I'll be checking for major rust spots that might have been painted over, and any loose welding. I'm hopefully going to take my friend's truck so we can hook it up and see what lights work and what doesn't (They did say minor electric work, so i'm assuming its lights. But we'll find out) I'd bring mine, but I haven't put a hitch on it yet <.< 

So under the trailer, tires, frame, breaks, lights, rusty spots, loose spots.. anything else?


----------



## waresbear (Jun 18, 2011)

If the wiring is wonky, plan on spending $500 to fix it, so factor that into the purchase price. For a first trailer, I really like that one if underneath is not rusted out.


----------



## Phly (Nov 14, 2012)

waresbear said:


> If the wiring is wonky, plan on spending $500 to fix it, so factor that into the purchase price. For a first trailer, I really like that one if underneath is not rusted out.
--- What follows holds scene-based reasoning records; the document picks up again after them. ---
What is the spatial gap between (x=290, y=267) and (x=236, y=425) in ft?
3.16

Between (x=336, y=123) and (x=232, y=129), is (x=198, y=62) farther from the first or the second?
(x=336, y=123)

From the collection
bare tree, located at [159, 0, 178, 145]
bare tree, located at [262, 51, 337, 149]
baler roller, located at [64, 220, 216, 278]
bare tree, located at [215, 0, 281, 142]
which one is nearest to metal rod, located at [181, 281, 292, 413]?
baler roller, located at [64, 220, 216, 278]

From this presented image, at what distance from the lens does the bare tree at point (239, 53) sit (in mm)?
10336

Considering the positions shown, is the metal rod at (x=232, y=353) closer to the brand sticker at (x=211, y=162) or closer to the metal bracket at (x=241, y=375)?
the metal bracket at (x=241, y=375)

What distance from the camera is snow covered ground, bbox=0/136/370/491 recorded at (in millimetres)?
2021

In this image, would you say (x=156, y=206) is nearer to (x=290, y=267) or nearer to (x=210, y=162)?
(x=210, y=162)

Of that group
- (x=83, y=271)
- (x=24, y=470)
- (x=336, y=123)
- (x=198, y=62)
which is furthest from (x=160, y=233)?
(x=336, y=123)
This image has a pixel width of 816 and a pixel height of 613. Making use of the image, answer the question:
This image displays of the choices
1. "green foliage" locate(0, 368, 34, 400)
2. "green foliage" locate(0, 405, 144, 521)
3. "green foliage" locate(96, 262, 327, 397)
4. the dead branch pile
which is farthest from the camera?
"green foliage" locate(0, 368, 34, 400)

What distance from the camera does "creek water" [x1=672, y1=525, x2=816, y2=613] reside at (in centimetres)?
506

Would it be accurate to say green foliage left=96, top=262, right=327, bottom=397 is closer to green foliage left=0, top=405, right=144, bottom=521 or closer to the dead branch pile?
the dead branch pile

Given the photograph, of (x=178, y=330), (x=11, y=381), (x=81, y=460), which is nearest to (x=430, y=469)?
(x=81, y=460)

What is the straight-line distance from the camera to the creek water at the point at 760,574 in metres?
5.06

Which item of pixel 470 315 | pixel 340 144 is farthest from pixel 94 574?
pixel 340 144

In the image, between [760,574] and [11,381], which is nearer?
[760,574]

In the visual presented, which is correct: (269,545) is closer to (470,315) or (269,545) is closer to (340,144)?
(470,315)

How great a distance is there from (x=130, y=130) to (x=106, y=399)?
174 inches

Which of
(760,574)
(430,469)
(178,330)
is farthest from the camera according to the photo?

Doing it yourself shouldn't cost more the $150, that's if you rewired the whole thing and used LEDs. I've wired a lot of trailers. Not arguing with ya, just sayin.
_Posted via Mobile Device_


----------



## waresbear (Jun 18, 2011)

Oh I agree with you Phyl, but if someone's already monkeyed with it, it's a nightmare and you should know what you are doing to begin with even if someone hasn't.


----------



## Phly (Nov 14, 2012)

waresbear said:


> Oh I agree with you Phyl, but if someone's already monkeyed with it, it's a nightmare and you should know what you are doing to begin with even if someone hasn't.


Very true, I hate fixing other people's cobbled up abortions more then anything. I just yank it all out and start over.
_Posted via Mobile Device_


----------